** BEGIN DOCUMENT EXTRACT **

Civil Court Of The City Of New York, Kings County
March 10, 2009
DEPARTMENT OF HOUSING PRESERVATION AND DEVELOPMENT (DHPD), PETITIONER,
JU JIN LI, RESPONDENT.
The opinion of the court was delivered by: George M. Heymann, J.
Published by New York State Law Reporting Bureau pursuant to Judiciary Law § 431.
This opinion is uncorrected and subject to revision before publication in the printed Official Reports.
QUERY: DOES THE MANNER OF SERVICE PURSUANT TO REAL PROPERTY ACTIONS AND PROCEEDINGS LAW (RPAPL) §735, WHICH GOVERNS THE COMMENCEMENT OF ALL NON-PAYMENT AND HOLDOVER PROCEEDINGS IN HOUSING COURT, APPLY TO "SPECIAL PROCEEDINGS" BROUGHT IN THE "HP" PART BY DHPD AGAINST LANDLORDS TO CORRECT VIOLATIONS?
On March 17, 2007, DHPD commenced this proceeding pursuant to Section 110(a)(9) of the New York City Civil Court Act (NYCCCA) directing the respondent to correct all violations of the Multiple Dwelling Law (MDL) and the Housing Maintenance Code (HMC) existing at the subject premises located at 4824 7th Avenue, Brooklyn, New York 11220; for an order directing the respondent to file a current registration with DHPD; for a judgment for civil penalties for failure to register and for a judgment for civil penalties for failure to correct the violations set forth in the Verified Petition and annexed exhibits incorporated by reference therein.
The respondent failed to appear on the return date of April 17, 2008 and an inquest was taken. On April 30, 2008, an Inquest Order to Correct and Judgment for Civil Penalties in the amount of $157,265.00 was entered against the respondent.
The respondent has now moved by Order to Show Cause to vacate said default judgments and to dismiss the Verified Petition in its entirety.
The respondent claims that she has an excusable default in that service was defective pursuant to RPAPL§735 and a meritorious defense that the violations have been corrected.
DHPD opposes the motion contending that service was properly effectuated and that the respondent has failed to provide any documentation to support her conclusory statements that all the violations have been corrected.

** END DOCUMENT EXTRACT **
** BEGIN DATASET EXCERPT **

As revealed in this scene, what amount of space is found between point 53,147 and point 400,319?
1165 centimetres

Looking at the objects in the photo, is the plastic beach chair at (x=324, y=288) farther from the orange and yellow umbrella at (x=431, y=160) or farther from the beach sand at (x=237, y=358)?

** END DATASET EXCERPT **

• **WRITTEN EXERCISE A**: According to the court opinion, what meritorious defense does the respondent raise?
• **WRITTEN EXERCISE B**: Write the next part of the court opinion, picking up after its final sentence.

• **EXPECTED OUTPUT A**: She claims the violations have been corrected.

• **EXPECTED OUTPUT B**:
According to counsel for DHPD, the respondent's address for service, 836 58th Street, 2nd Floor, Brooklyn, New York 11220, was taken from the deed for the subject premises, dated June 22, 2007, which lists Ju Jin Li as the Grantee/Buyer. (DHPD Aff. In Opp., Ex. C) The last property registration with DHPD, dated February 16, 2006, was filed by the previous owner. (Verified Petition, Ex. 3)
At issue here is the manner of service attested to by the process server in his affidavit of service, as follows:
"That on March 28, 2008 at 9:17 AM at 836 58 Street 2nd Floor; Brooklyn, NY 11220 (Last Known Residence) I served the Notice of Petition and Verified Petition upon Ju Jin Li respondent herein named by affixing the same upon the door.
That prior attempts to serve the respondent were made on March 26, 2008 at 6:45 PM and March 27, 2008 at 7:46 AM and March 28, 2008 at 9:17 AM
That on April 2, 2008 I deposited in the United States mail a true copy or copies of the Notice of Petition and Verified Petition properly enclosed and sealed in a post paid wrapper addressed to respondent at 836 58 street 2nd Floor; Brooklyn, NY 11220 (Last Known Residence)by first class mail, marked Personal and Confidential, and not bearing any identification to a lawsuit."
The affidavit of service was sworn to on April 3, 2008 and filed with the clerk of the court on April 8, 2008.
Before the Court can address whether the process of service conformed to the statutory requisites, it must determine whether actions commenced by DHPD are "special proceedings" that fall within or outside the rubric of RPAPL §735, which prescribes the manner of service in summary proceedings to recover possession of real property.
Although summary proceedings are "special proceedings" generally governed by Article 7 of the RPAPL "to recover possession of real property" (emphasis added),*fn1 actions commenced by DHPD are, likewise, "special proceedings" but have a different and unique purpose, separate and apart from the recovery of possession of real property. Along with the tenant-initiated proceedings for the correction os violations of the HMC, DHPD actions are initiated to enforce the standards set forth in the HMC and MDL and for the imposition of civil penalties for failure to comply (i.e.:, correct violations; certifying corrections; proper registration by owners; etc.).*fn2 These proceedings are prosecuted in the designated "HP" Part (Housing Part) which does not deal with non-payment or holdover proceedings in which landlords are seeking possession of their property for tenants' failure to pay rent or for substantial violations of the obligations of their lease.
Thus, RPAPL Art. 7 is not pertinent to HP proceedings. Hence, DHPD must utilize the provisions of the Civil Practice Law and Rules (CPLR) and NYCCCA in order to institute its proceedings in Housing Court.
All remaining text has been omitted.